EXCERPTED RECORDS
::::::
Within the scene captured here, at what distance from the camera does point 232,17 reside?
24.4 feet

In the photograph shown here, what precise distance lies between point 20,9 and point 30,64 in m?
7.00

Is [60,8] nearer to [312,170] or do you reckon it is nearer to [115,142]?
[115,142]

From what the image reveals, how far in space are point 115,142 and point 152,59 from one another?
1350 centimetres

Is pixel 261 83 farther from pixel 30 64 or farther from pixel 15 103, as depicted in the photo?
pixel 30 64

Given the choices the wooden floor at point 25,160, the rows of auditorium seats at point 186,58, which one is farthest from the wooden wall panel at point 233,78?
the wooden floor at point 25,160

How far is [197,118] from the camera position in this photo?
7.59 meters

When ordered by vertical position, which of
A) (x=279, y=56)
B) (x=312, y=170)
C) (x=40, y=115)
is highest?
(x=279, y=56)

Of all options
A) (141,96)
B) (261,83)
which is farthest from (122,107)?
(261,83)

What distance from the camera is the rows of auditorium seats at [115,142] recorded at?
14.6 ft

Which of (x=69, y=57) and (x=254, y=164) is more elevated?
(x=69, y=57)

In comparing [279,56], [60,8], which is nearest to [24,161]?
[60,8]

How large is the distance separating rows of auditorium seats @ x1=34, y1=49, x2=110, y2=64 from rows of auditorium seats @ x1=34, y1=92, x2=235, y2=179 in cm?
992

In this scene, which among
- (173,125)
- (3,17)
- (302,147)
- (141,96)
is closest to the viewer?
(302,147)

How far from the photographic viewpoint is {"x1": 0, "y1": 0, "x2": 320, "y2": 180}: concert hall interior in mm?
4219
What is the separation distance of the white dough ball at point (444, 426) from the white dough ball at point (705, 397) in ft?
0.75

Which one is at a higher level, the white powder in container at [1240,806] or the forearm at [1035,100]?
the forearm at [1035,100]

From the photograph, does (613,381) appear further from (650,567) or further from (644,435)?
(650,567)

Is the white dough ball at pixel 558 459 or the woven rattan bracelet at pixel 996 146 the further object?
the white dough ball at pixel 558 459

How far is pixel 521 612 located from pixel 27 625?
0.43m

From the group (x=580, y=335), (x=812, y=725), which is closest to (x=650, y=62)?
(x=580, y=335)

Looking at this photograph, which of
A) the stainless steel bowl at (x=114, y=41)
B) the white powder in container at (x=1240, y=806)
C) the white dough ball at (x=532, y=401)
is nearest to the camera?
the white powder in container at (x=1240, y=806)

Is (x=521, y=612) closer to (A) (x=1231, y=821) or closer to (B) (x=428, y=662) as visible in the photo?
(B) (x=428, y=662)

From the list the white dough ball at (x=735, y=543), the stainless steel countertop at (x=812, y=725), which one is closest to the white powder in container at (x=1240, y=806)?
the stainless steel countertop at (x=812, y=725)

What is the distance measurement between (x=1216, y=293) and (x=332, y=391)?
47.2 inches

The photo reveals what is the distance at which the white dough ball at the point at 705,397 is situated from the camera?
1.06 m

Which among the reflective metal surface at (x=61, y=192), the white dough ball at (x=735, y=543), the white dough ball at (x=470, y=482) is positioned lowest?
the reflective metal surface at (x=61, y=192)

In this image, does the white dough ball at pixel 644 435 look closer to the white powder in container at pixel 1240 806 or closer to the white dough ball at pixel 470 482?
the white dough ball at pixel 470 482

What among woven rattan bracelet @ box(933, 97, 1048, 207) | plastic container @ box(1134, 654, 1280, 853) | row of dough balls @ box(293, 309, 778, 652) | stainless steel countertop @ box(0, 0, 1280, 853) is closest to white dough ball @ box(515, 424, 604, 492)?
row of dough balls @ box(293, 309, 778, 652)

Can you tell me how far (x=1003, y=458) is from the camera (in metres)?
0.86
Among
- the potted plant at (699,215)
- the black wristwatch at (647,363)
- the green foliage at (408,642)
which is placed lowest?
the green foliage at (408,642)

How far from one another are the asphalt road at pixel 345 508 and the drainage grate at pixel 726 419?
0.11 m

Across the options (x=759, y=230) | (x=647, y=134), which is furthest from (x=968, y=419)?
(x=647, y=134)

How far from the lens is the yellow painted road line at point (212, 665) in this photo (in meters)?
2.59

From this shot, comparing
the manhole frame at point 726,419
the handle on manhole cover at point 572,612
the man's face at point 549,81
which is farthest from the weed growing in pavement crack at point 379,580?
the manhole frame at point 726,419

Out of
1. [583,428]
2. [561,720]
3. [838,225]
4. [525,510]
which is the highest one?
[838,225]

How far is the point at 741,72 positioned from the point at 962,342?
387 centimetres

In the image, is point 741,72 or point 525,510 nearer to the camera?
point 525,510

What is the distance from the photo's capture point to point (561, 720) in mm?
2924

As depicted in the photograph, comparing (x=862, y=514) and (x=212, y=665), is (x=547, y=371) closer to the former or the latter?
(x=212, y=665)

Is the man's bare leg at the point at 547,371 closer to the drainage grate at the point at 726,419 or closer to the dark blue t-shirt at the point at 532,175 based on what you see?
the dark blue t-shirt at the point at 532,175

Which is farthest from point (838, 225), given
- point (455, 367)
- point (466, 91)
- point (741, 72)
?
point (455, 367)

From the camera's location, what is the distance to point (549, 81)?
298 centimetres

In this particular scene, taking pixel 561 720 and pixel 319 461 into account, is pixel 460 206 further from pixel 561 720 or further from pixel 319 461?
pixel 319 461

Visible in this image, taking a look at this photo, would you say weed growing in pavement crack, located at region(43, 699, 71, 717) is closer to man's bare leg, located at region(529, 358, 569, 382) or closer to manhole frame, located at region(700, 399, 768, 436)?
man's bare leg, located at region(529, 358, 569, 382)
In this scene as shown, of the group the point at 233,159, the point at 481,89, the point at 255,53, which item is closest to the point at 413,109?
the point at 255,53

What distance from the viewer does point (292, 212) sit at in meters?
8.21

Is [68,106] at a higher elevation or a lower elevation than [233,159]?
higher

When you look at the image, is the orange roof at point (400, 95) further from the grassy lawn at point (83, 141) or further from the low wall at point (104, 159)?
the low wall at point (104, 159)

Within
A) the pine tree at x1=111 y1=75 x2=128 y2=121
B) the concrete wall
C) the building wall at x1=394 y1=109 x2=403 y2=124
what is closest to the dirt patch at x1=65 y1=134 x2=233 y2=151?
::::::
DIRECTION
Could you write out all of the records again, swapping "rows of auditorium seats" for "rows of theater seats" wherever it occurs and changing nothing else?

RIGHT ANSWER
Within the scene captured here, at what distance from the camera does point 232,17 reside?
24.4 feet

In the photograph shown here, what precise distance lies between point 20,9 and point 30,64 in m?
7.00

Is [60,8] nearer to [312,170] or do you reckon it is nearer to [115,142]?
[115,142]

From what the image reveals, how far in space are point 115,142 and point 152,59 from one another?
1350 centimetres

Is pixel 261 83 farther from pixel 30 64 or farther from pixel 15 103, as depicted in the photo?
pixel 30 64

Given the choices the wooden floor at point 25,160, the rows of theater seats at point 186,58, which one is farthest from the wooden wall panel at point 233,78?
the wooden floor at point 25,160

How far is [197,118] from the camera position in this photo?
7.59 meters

When ordered by vertical position, which of
A) (x=279, y=56)
B) (x=312, y=170)
C) (x=40, y=115)
is highest?
(x=279, y=56)

Of all options
A) (141,96)
B) (261,83)
which is farthest from (122,107)?
(261,83)

What distance from the camera is the rows of theater seats at [115,142] recorded at?
14.6 ft

Which of (x=69, y=57) and (x=254, y=164) is more elevated?
(x=69, y=57)

In comparing [279,56], [60,8], which is nearest to [24,161]?
[60,8]

How large is the distance separating rows of theater seats @ x1=34, y1=49, x2=110, y2=64 from rows of theater seats @ x1=34, y1=92, x2=235, y2=179 in cm?
992

In this scene, which among
- (173,125)
- (3,17)
- (302,147)
- (141,96)
is closest to the viewer?
(302,147)

How far from the photographic viewpoint is {"x1": 0, "y1": 0, "x2": 320, "y2": 180}: concert hall interior in mm?
4219
What is the separation distance of the white dough ball at point (444, 426) from the white dough ball at point (705, 397) in ft?
0.75

Which one is at a higher level, the white powder in container at [1240,806] or the forearm at [1035,100]?
the forearm at [1035,100]

From the photograph, does (613,381) appear further from (650,567) or further from (644,435)?
(650,567)

Is the white dough ball at pixel 558 459 or the woven rattan bracelet at pixel 996 146 the further object?
the white dough ball at pixel 558 459

How far is pixel 521 612 located from pixel 27 625?
0.43m

From the group (x=580, y=335), (x=812, y=725), which is closest to (x=650, y=62)?
(x=580, y=335)

Looking at this photograph, which of
A) the stainless steel bowl at (x=114, y=41)
B) the white powder in container at (x=1240, y=806)
C) the white dough ball at (x=532, y=401)
is nearest to the camera?
the white powder in container at (x=1240, y=806)

Is (x=521, y=612) closer to (A) (x=1231, y=821) or closer to (B) (x=428, y=662) as visible in the photo?
(B) (x=428, y=662)

From the list the white dough ball at (x=735, y=543), the stainless steel countertop at (x=812, y=725), which one is closest to the white powder in container at (x=1240, y=806)?
the stainless steel countertop at (x=812, y=725)

What is the distance measurement between (x=1216, y=293) and (x=332, y=391)?
47.2 inches

The photo reveals what is the distance at which the white dough ball at the point at 705,397 is situated from the camera?
1.06 m

Which among the reflective metal surface at (x=61, y=192), the white dough ball at (x=735, y=543), the white dough ball at (x=470, y=482) is positioned lowest?
the reflective metal surface at (x=61, y=192)

In this image, does the white dough ball at pixel 644 435 look closer to the white powder in container at pixel 1240 806 or closer to the white dough ball at pixel 470 482?
the white dough ball at pixel 470 482

What among woven rattan bracelet @ box(933, 97, 1048, 207) | plastic container @ box(1134, 654, 1280, 853) | row of dough balls @ box(293, 309, 778, 652) | stainless steel countertop @ box(0, 0, 1280, 853) is closest to white dough ball @ box(515, 424, 604, 492)?
row of dough balls @ box(293, 309, 778, 652)

Can you tell me how far (x=1003, y=458) is from the camera (in metres)?
0.86
Among
- the potted plant at (699,215)
- the black wristwatch at (647,363)
- the green foliage at (408,642)
which is placed lowest?
the green foliage at (408,642)

How far from one another are the asphalt road at pixel 345 508 and the drainage grate at pixel 726 419?
0.11 m

Across the options (x=759, y=230) | (x=647, y=134), which is furthest from (x=968, y=419)?
(x=647, y=134)

How far from the lens is the yellow painted road line at point (212, 665) in this photo (in meters)?
2.59

From this shot, comparing
the manhole frame at point 726,419
the handle on manhole cover at point 572,612
the man's face at point 549,81
which is farthest from the weed growing in pavement crack at point 379,580?
the manhole frame at point 726,419

Out of
1. [583,428]
2. [561,720]
3. [838,225]
4. [525,510]
which is the highest one?
[838,225]

How far is the point at 741,72 positioned from the point at 962,342?
387 centimetres

In the image, is point 741,72 or point 525,510 nearer to the camera?
point 525,510

What is the distance from the photo's capture point to point (561, 720) in mm?
2924

As depicted in the photograph, comparing (x=862, y=514) and (x=212, y=665), is (x=547, y=371) closer to the former or the latter?
(x=212, y=665)

Is the man's bare leg at the point at 547,371 closer to the drainage grate at the point at 726,419 or closer to the dark blue t-shirt at the point at 532,175 based on what you see?
the dark blue t-shirt at the point at 532,175

Which is farthest from point (838, 225), given
- point (455, 367)
- point (466, 91)
- point (741, 72)
?
point (455, 367)

From the camera's location, what is the distance to point (549, 81)?
298 centimetres

In this particular scene, taking pixel 561 720 and pixel 319 461 into account, is pixel 460 206 further from pixel 561 720 or further from pixel 319 461?
pixel 319 461

Visible in this image, taking a look at this photo, would you say weed growing in pavement crack, located at region(43, 699, 71, 717) is closer to man's bare leg, located at region(529, 358, 569, 382) or closer to manhole frame, located at region(700, 399, 768, 436)?
man's bare leg, located at region(529, 358, 569, 382)
In this scene as shown, of the group the point at 233,159, the point at 481,89, the point at 255,53, which item is closest to the point at 413,109?
the point at 255,53

What distance from the viewer does point (292, 212) sit at in meters?
8.21

Is [68,106] at a higher elevation or a lower elevation than [233,159]?
higher

When you look at the image, is the orange roof at point (400, 95) further from the grassy lawn at point (83, 141) or further from the low wall at point (104, 159)?
the low wall at point (104, 159)

Within
A) the pine tree at x1=111 y1=75 x2=128 y2=121
B) the concrete wall
C) the building wall at x1=394 y1=109 x2=403 y2=124
what is closest to the dirt patch at x1=65 y1=134 x2=233 y2=151?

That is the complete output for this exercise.